News recently emerged that national credit bureau and scorer Equifax, Inc. had a ‘known’ vulnerability that exposed private information including names and social security information for up to 143 million Americans. Equifax learned about the breach in late July, but the issue apparently started apparently in March, as per a recent Bloomberg story. Ultimately, and worse for everyone concerned, was the fact that it was only two weeks ago that the company notified its customers. This lack of transparency immediately exacerbated the situation, causing a huge backlash and even more news space. To compound a damning situation, it was then disclosed that during the gap between when the company found out there was a breach and notifying its customers, executives sold nearly $2 million worth of company stock instigating more fanfare and a political commentary as Senator Heidi Heitkamp, a North Dakota Democrat who sits on the Senate Banking Committee, called the news, ‘disturbing’.
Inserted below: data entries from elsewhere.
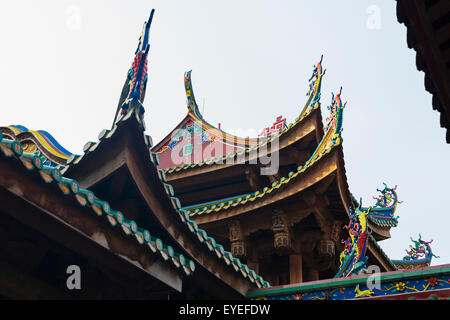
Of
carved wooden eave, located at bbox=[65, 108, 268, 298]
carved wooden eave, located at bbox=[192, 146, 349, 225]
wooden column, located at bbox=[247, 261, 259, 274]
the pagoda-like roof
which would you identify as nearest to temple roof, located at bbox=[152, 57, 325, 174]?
carved wooden eave, located at bbox=[192, 146, 349, 225]

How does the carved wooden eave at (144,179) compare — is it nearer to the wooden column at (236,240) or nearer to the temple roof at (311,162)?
the wooden column at (236,240)

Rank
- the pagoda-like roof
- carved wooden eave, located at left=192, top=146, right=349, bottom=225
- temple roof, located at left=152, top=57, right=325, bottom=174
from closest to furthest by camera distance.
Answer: the pagoda-like roof < carved wooden eave, located at left=192, top=146, right=349, bottom=225 < temple roof, located at left=152, top=57, right=325, bottom=174

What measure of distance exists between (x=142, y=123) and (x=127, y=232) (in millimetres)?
1186

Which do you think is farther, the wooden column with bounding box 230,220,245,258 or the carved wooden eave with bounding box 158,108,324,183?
the carved wooden eave with bounding box 158,108,324,183

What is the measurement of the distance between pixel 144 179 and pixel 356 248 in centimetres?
338

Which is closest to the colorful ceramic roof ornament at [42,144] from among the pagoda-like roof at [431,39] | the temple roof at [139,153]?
the temple roof at [139,153]

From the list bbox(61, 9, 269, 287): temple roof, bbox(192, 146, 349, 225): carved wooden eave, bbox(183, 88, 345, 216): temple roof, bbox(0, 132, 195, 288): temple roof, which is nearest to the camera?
bbox(0, 132, 195, 288): temple roof

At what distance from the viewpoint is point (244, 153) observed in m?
10.7

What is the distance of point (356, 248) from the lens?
22.3ft

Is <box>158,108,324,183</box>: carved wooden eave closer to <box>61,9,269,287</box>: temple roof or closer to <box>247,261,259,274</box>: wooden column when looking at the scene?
<box>247,261,259,274</box>: wooden column

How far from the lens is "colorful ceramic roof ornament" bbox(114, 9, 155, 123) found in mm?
4859

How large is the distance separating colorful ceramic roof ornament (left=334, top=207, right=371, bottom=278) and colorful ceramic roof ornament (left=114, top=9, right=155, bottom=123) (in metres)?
3.60

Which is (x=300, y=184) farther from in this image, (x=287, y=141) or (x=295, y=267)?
(x=287, y=141)

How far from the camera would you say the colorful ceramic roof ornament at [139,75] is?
486cm
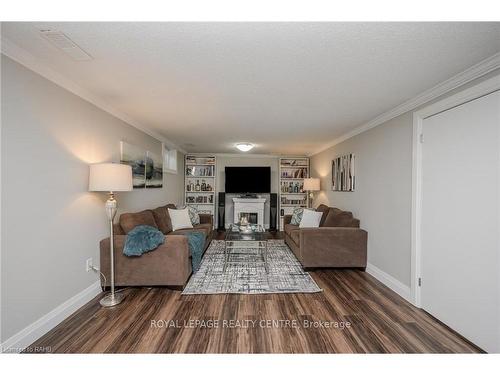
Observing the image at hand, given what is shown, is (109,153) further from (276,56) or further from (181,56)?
(276,56)

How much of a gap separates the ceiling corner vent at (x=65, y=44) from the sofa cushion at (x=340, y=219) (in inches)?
151

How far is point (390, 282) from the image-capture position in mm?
2861

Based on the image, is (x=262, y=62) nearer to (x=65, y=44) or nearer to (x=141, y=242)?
(x=65, y=44)

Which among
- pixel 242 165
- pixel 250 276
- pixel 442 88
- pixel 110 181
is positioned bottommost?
pixel 250 276

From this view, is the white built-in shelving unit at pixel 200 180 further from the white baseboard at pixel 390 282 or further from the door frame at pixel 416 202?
the door frame at pixel 416 202

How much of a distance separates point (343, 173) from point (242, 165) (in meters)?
3.33

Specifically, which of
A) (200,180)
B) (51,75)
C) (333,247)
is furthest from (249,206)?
(51,75)

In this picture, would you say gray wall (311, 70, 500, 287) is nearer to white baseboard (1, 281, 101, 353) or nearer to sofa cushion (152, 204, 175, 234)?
sofa cushion (152, 204, 175, 234)

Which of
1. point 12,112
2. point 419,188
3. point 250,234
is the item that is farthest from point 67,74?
point 419,188

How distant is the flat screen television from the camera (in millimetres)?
6629

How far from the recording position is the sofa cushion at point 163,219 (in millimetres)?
3900

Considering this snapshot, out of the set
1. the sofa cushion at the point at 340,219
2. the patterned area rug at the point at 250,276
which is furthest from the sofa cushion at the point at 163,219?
the sofa cushion at the point at 340,219

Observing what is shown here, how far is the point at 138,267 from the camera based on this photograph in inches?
104

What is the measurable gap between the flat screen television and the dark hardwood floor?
13.6 feet
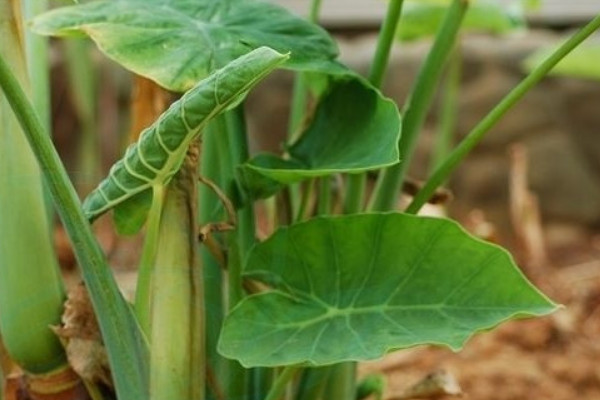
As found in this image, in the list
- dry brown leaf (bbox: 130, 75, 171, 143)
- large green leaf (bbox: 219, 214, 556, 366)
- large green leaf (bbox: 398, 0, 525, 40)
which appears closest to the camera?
large green leaf (bbox: 219, 214, 556, 366)

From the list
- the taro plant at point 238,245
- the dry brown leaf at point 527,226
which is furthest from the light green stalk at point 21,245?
the dry brown leaf at point 527,226

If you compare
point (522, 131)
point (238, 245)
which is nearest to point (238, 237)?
point (238, 245)

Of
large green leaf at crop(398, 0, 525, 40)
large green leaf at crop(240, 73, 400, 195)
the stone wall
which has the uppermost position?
large green leaf at crop(240, 73, 400, 195)

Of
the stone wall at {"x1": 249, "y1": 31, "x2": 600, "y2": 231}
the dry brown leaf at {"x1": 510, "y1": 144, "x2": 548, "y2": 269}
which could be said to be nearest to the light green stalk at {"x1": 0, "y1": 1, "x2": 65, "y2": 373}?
the dry brown leaf at {"x1": 510, "y1": 144, "x2": 548, "y2": 269}

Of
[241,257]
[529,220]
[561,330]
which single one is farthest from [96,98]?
[241,257]

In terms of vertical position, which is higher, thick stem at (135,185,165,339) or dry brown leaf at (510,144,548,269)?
thick stem at (135,185,165,339)

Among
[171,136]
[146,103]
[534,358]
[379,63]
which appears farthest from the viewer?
[534,358]

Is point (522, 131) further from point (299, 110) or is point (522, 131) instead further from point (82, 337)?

Equifax made a bad situation worse, making a free offer as amends, using such confusing language that it appeared that those taking up the offer were giving up their rights to ultimately sue the company, which created another, more virulent social media backlash. It certainly was not lost in the situation that ironically, the entire credit score system relies on trust transparency, and this domino breaching of the public trust, dominated the headlines rather than what might have been a legitimate, effective crisis response strategy.
So, in this battle to operate transparently and regain trust, as Bloomberg noted, in a showdown between a big company and social media, the big company blinked.
As of September 12, Equifax is facing 30 lawsuits. Was it trying to pull a fast one and head off class action? Did the executives who sold $1.8M in stock really not know about the breach when they sold? At some point, those details might not matter as one measures the trust deficiency consumers now have in the company. CNBC describes what really went wrong for Equifax as a classic example of the response being part of the problem, describing it as “Equifax breach response turns dumpster fire”. The company’s stock is down 20% since the announcement, despite it actually doing several things right. Fundamentally though, the company obviously refused to be ‘clear-eyed about weaknesses and vulnerabilities’ (transparent to itself and to outsiders), and the loss of trust through this entire process will impact not only Equifax, but the entire category moving forward.